* [Aim of the task] Return the listing below verbatim. Pictures do not belong in the copy.

____

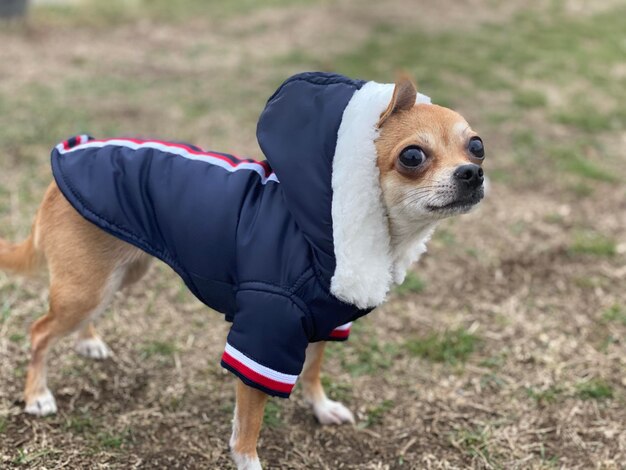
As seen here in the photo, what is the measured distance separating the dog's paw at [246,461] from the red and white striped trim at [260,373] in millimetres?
451

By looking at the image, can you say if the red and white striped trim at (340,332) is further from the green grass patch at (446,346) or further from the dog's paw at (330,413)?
the green grass patch at (446,346)

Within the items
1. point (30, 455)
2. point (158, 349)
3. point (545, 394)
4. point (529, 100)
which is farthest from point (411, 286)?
point (529, 100)

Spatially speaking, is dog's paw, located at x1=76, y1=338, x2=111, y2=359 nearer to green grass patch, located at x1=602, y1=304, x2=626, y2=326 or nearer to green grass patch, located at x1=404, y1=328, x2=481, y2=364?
green grass patch, located at x1=404, y1=328, x2=481, y2=364

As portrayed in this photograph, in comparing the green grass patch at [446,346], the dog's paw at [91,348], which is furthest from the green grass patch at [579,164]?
the dog's paw at [91,348]

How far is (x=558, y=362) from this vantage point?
140 inches

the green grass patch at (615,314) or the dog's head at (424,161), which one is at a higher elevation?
the dog's head at (424,161)

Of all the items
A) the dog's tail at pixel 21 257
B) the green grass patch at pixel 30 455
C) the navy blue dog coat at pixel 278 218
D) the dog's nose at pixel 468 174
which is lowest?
the green grass patch at pixel 30 455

____

* [Solution]
As seen here in the photo, what is the measured distance separating the dog's paw at [246,461] from the red and white striped trim at [260,373] in millimetres?
451

By looking at the image, can you say if the red and white striped trim at (340,332) is further from the green grass patch at (446,346) or further from the dog's paw at (330,413)?
the green grass patch at (446,346)

Within the items
1. point (30, 455)
2. point (158, 349)
3. point (545, 394)
4. point (529, 100)
which is farthest from point (411, 286)?
point (529, 100)

Spatially speaking, is dog's paw, located at x1=76, y1=338, x2=111, y2=359 nearer to green grass patch, located at x1=602, y1=304, x2=626, y2=326 or nearer to green grass patch, located at x1=404, y1=328, x2=481, y2=364?
green grass patch, located at x1=404, y1=328, x2=481, y2=364

As portrayed in this photograph, in comparing the green grass patch at [446,346], the dog's paw at [91,348], which is furthest from the green grass patch at [579,164]?
the dog's paw at [91,348]

How far is (x=558, y=362) from this vantage point?
140 inches

the green grass patch at (615,314) or the dog's head at (424,161), which one is at a higher elevation?
the dog's head at (424,161)

Of all the items
A) the dog's tail at pixel 21 257
B) the green grass patch at pixel 30 455
C) the navy blue dog coat at pixel 278 218
D) the dog's nose at pixel 468 174
which is lowest?
the green grass patch at pixel 30 455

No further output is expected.